By Dylan Bowman and Reuters
UPDATE 2: One- and three-month EIBOR up on news of $13.6bn central bank emergency fund.
United Arab Emirates interbank offered rates rose on Tuesday after the Gulf state's central bank said it would launch an emergency funding facility for banks to help them cope with the global credit crisis.
The one-month Emirates Interbank Offered Rate (EIBOR) rose as much as 16.25 basis points to 3.6875 percent, from 3.525 percent on Monday, before easing to 3.64375 percent. The rate is up more than 160 basis points since early June.
Three-month interbank rates rose to 3.7 percent from 3.61 percent on Monday and are up about 170 basis points since June.
The UAE central bank said on Monday it is to pump 50 billion dirhams ($13.6 billion) into the banking sector to prevent the credit crunch that has hit global markets spreading to the Gulf state.
It said a 50 billion-dirham facility will be set up for banks operating in the UAE to access if needed, without giving details on how the facility would be structured or operated.

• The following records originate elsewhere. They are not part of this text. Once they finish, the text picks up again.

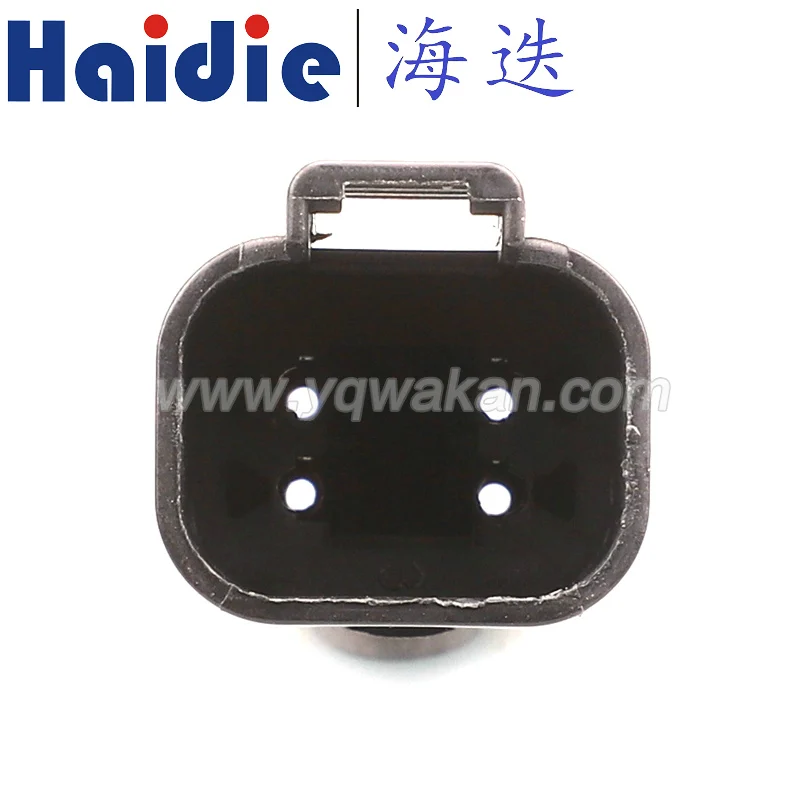

2sets auto 4pin plastic electric plug AT04-4P-EC01BLK waterproof wiring harness cable connector DT04-4P-E005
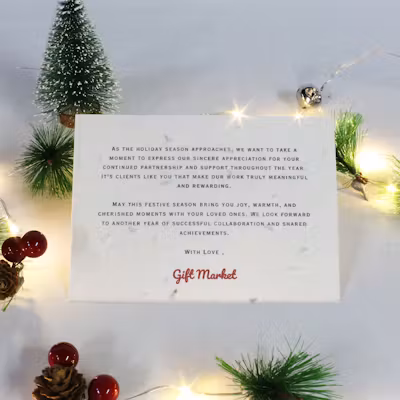 Plantable Christmas Greeting Card - alternate view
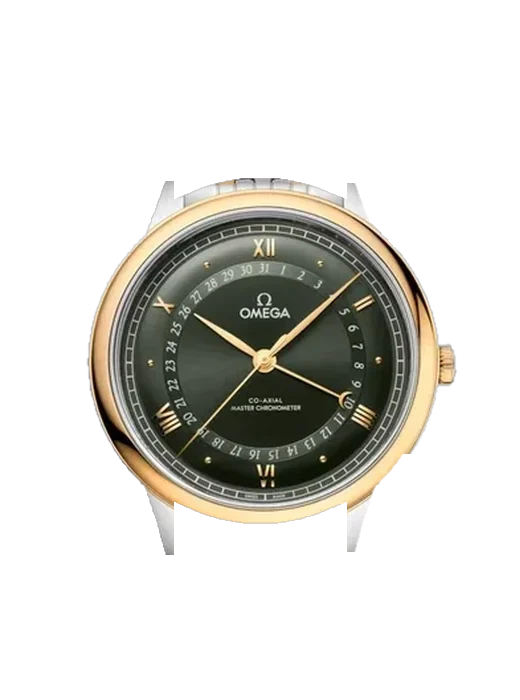 De Ville 434.20.42.22.10.001 con Cinturino Vitello Vintage Marrone — Patina Naturale
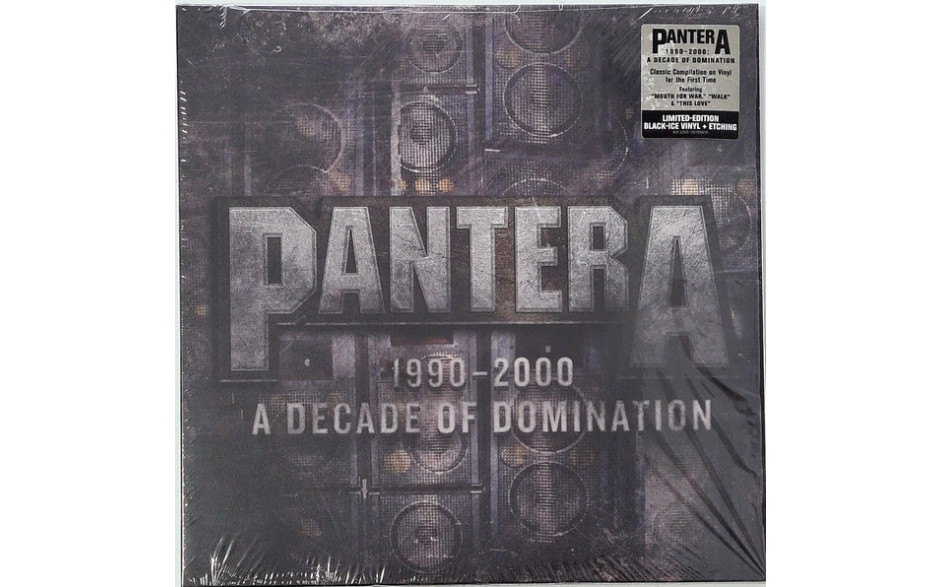 Pantera – A Decade Of Domination 2 Lp Set 2022 (rcv1 523543, Ltd., Black) Rhino/eu Mint (0081227880187)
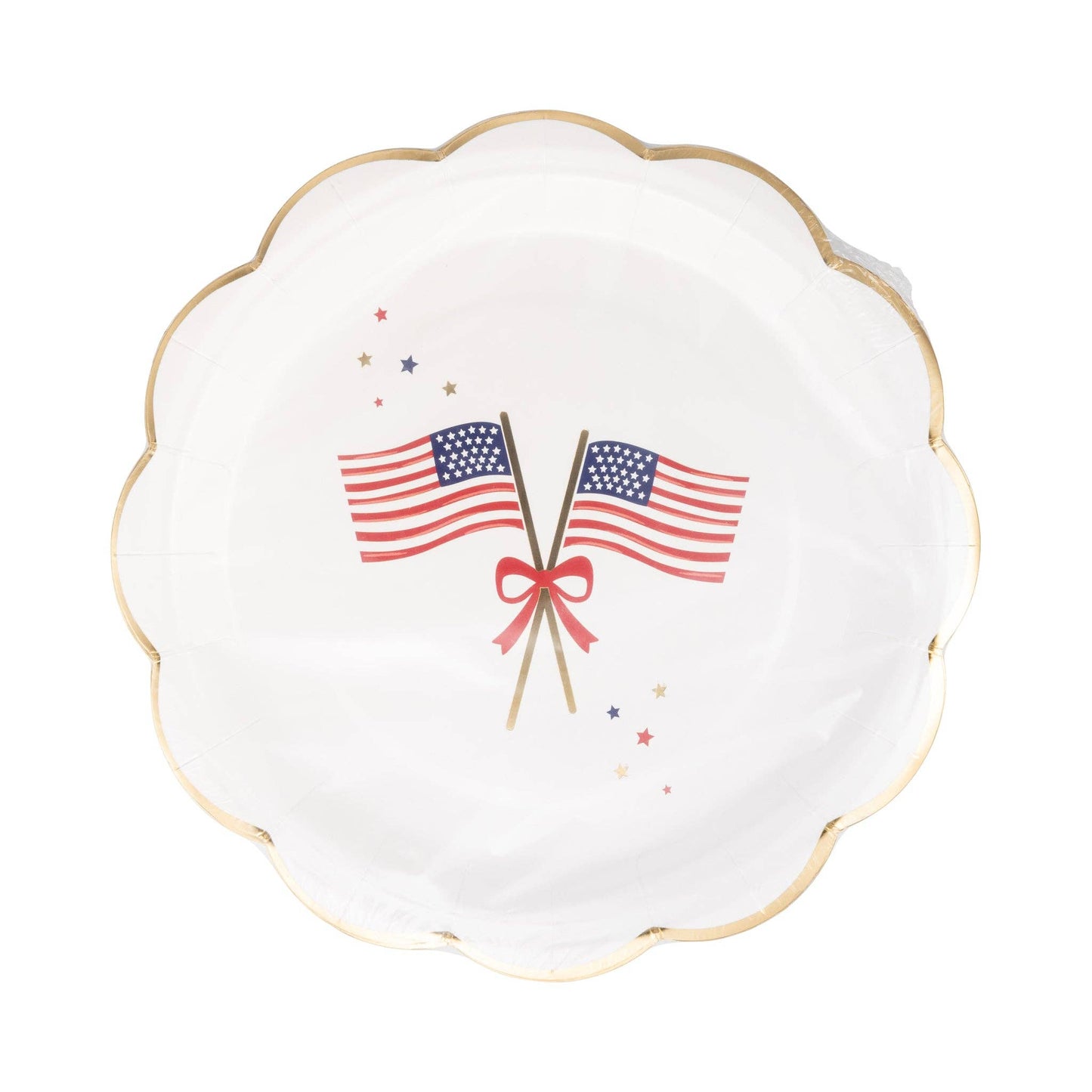 PLPL1051 - Flags Round Plate (8 ct)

Banks in the Gulf have been suffering from a liquidity shortage caused in part by an exodus of foreign money after Gulf states said they would keep their dollar pegs, quashing market bets their currencies could be revalued to fight inflation.
The UAE is the only Gulf state to announce such a measure, but bankers have called on others to follow suit.
Kuwait's central bank said on Monday it "will not hesitate" to provide liquidity to the banking system if necessary.
Analysts and bankers said market rates would likely ease once banks begin to draw funds from the facility to help them finance soaring lending demands from an economic boom fuelled by a more than five-fold rise in oil prices since 2002.
"I think the central bank line is going to offset the pressure of tightening on liquidity internally. At this point it looks sufficient," said Sanjay Uppal, chief financial officer of Emirates NBD, the largest Gulf Arab bank by assets.
"The money markets in the UAE are quite tight right now," he said. Emirates NBD's net profit surged 45 percent in the second quarter as it lent more to corporate and retail customers.
Overall loans and advances in the UAE, the world's fifth-largest oil exporter, surged 49.4 percent in the year to the end of June, according to central bank data.
With higher funding costs, credit growth is likely to slow, Uppal said.
Still, UAE interest rates, which have tracked seven US rate cuts in the last year, remain sharply negative.
Credit growth should continue even if banks become more careful about their lending, said Monica Malik, an EFG-Hermes economist.
"Interest rates are still very attractive for corporates," Malik said. "The central bank move is to reassure markets that liquidity is there if needed by the banking system. If liquidity tightens banks will become more selective and more speculative credit growth will calm down."